Nitekim federal savcılık, bizi “kurulu düzene karşı terörist” faaliyet yürütmekle suçladı.  Fakat onların sözünü ettiği düzen, egemen ulus ırkçılığı ve siyasal İslam’ın ürünü olan faşist Türk devletidir. Demek ki, burada korunmaya çalışılan esas olarak, emperyalist tekellerin çıkarlarıdır. Gizlenmeye çalışılan suç onların sözünü ettiği bir sömürü ve soygun düzen ortaklığıdır. İşçi sınıfına ve yoksul köylüye düşman bir düzendir.

Onların sözünü ettiği düzen; Kürt ulusuna ve diğer tüm azınlık milliyetlere düşman olan bir düzendir.

Onların sözünü ettiği düzen; siyasal İslam ve erkek egemen zihniyetiyle şekillenen kadın düşmanı bir düzendir. Türkiye coğrafyasında işlenen bunca kadın cinayetinin altında bu anlayış yatıyor. Yine onların sözünü ettiği düzen; fabrika yerine hapishane inşa eden düzendir. Onların sözünü ettiği düzen; Irak’ta, Suriye’de, Libya’da ve Kafkaslar’da İslamcı seferleriyle birlikte halklara karşı suçlar işlemektedirler.” dedi.

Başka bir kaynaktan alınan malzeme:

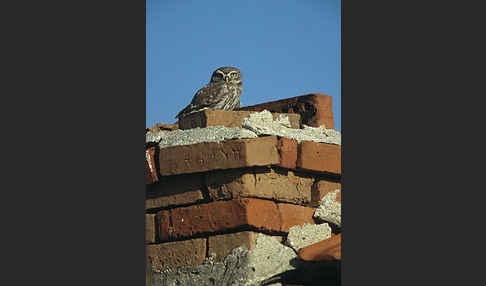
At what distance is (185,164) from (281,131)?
2.28ft

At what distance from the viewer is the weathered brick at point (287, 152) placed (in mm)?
4348

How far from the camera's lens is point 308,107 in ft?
15.7

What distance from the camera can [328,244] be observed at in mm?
4133

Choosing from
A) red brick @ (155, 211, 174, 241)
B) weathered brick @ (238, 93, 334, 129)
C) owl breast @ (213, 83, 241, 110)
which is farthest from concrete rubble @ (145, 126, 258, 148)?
owl breast @ (213, 83, 241, 110)

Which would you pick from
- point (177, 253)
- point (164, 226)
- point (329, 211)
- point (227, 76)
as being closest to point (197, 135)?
point (164, 226)

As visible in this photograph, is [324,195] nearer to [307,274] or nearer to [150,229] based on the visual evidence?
[307,274]

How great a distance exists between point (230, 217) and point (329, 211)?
0.76 m

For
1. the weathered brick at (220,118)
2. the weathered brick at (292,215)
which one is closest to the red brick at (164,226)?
the weathered brick at (220,118)

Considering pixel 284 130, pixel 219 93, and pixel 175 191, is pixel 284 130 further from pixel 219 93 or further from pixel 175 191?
pixel 219 93

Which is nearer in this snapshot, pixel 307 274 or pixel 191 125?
pixel 307 274

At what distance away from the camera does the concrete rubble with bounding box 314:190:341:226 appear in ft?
14.9

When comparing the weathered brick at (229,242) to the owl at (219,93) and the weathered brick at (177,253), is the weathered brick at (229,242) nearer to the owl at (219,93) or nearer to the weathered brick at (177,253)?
the weathered brick at (177,253)

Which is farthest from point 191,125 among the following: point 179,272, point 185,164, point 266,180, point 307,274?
point 307,274

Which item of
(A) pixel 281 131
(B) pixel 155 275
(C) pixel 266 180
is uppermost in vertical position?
(A) pixel 281 131
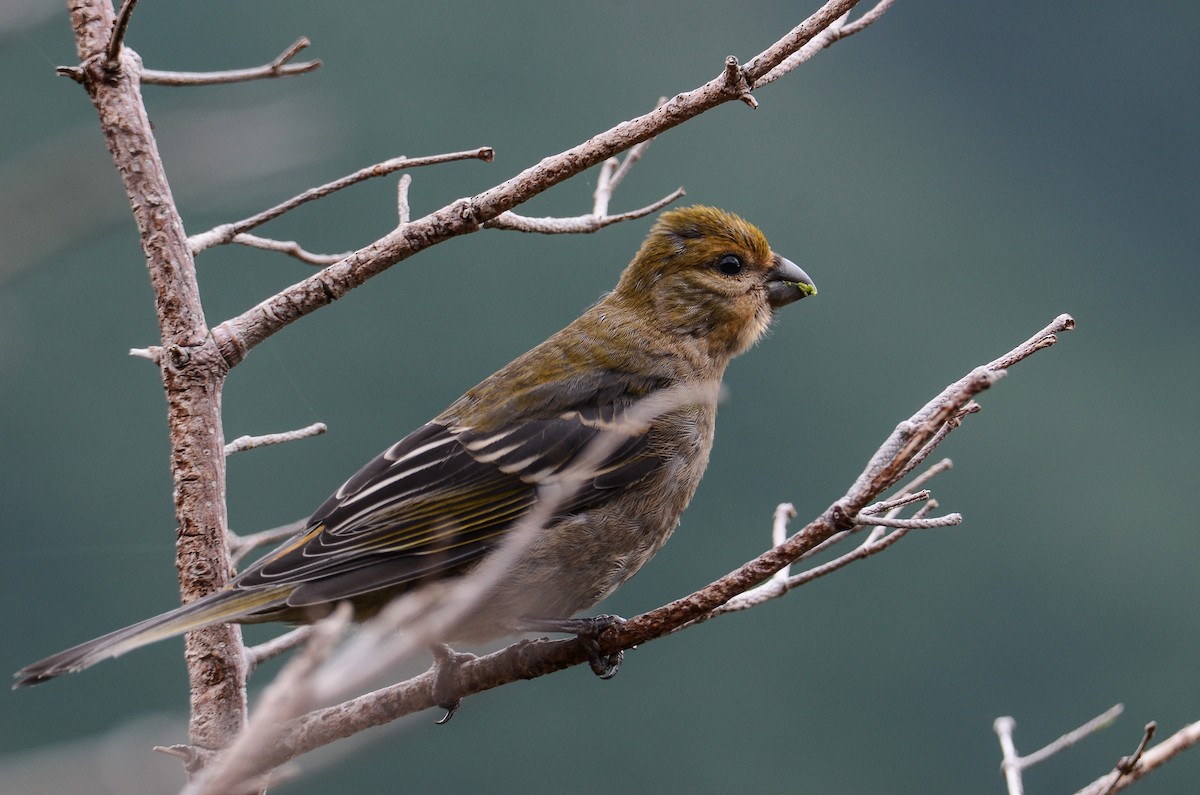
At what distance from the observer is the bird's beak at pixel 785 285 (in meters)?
4.34

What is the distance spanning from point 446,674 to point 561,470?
686 millimetres

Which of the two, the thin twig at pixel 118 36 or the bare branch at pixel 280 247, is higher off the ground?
the thin twig at pixel 118 36

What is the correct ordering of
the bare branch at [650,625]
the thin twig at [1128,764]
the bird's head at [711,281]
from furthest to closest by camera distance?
the bird's head at [711,281] → the thin twig at [1128,764] → the bare branch at [650,625]

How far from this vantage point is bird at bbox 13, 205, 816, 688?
3.14m

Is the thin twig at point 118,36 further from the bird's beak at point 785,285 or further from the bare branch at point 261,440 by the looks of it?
the bird's beak at point 785,285

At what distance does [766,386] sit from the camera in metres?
18.1

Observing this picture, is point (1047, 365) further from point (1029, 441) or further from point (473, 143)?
point (473, 143)

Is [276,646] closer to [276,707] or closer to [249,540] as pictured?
[249,540]

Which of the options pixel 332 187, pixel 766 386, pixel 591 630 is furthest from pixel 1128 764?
pixel 766 386

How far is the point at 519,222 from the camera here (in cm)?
307

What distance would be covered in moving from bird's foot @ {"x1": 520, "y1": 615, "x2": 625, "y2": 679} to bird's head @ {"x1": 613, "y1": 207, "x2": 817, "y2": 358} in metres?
1.28

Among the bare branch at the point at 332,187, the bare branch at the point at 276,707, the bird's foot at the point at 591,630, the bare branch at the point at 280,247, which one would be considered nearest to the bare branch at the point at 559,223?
the bare branch at the point at 332,187

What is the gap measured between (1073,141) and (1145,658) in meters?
10.3

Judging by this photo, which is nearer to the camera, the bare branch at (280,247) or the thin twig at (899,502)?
the thin twig at (899,502)
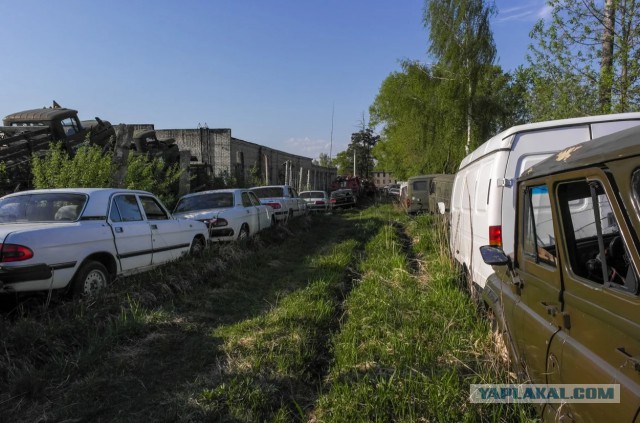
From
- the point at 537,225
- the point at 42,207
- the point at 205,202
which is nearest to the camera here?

Ardında M. Elma konuşmasına şöyle devam etti. Gerçekleri yok saymada Münih mahkemesi, TC devleti ile yarıştı. Örneğin; “Kaypakkaya vefat etmiştir” deyip işkenceyle katledildiğini gizlediler. Yine “amacı ve faaliyetleri cinayet işlemeye veya kasten adam öldürmeye yönelik olan yurtdışındaki bir terör örgütü” denilmektedir. İşte budur sınıfsal düşmanlık. İşte budur TC devletiyle olan ruh ortaklığı. Hiçbir devrimci örgüt görev olarak önüne insan öldürmeyi koymaz. Evet devrimci mücadelenin şiddet içerdiği doğrudur. Ama bunun sorumlusu, komünistler ve devrimciler değildir. Bunun sorumlusu ve yaratıcısı kapitalist-emperyalist sistemin karşı devrimci şiddetidir.” dedi

Tecrit üzerinede ise şunları söyledi; ”İnsan toplumsal bir varlıktır. Konuşur tartışır. Oysa tecrit insanı yalnızlaştırma eylemidir. Gayri insani bir tutumdur. Tutsaklık sürecimizde uzun yıllar bu gayri insani uygulamalara maruz kaldık. Örneğin; koridorlarda karşılaştığımız tutsakların yüzlerini duvara çeviriyorlardı ki, kimsenin yüzünü görmeyelim. Evet fiziki işkence yoktu. Ama tüm bunlar psikolojik işkence olarak bize uygulandı.

BİZ VE ONLAR VARDI

”Yani ezenlerle ezilenler arasında süren bir mücadele sahnesiydi. Bizim en büyük silahımız haklılığımızdı. Bu haklılık bize her zaman gerçeğin diliyle konuşmamızı sağladı. Böylesi siyasal davalarda, mahkeme heyetiyle cezalar konusunda uzlaşma yolları tercih edilmemelidir. Dava siyasi ise, hesaplaşmada siyasi ve militanca olmak zorundadır” diyerek konuşmasını büyük alkış ve sloganlar arasında bitirdi.

Ardından Türkçe ve Almanca direniş türkülerinin de söylendiği etkinlikte, birlikte söylenen Enternasyonal Marşı ile coşkulu bir şekilde etkinlik sonlandırıldı.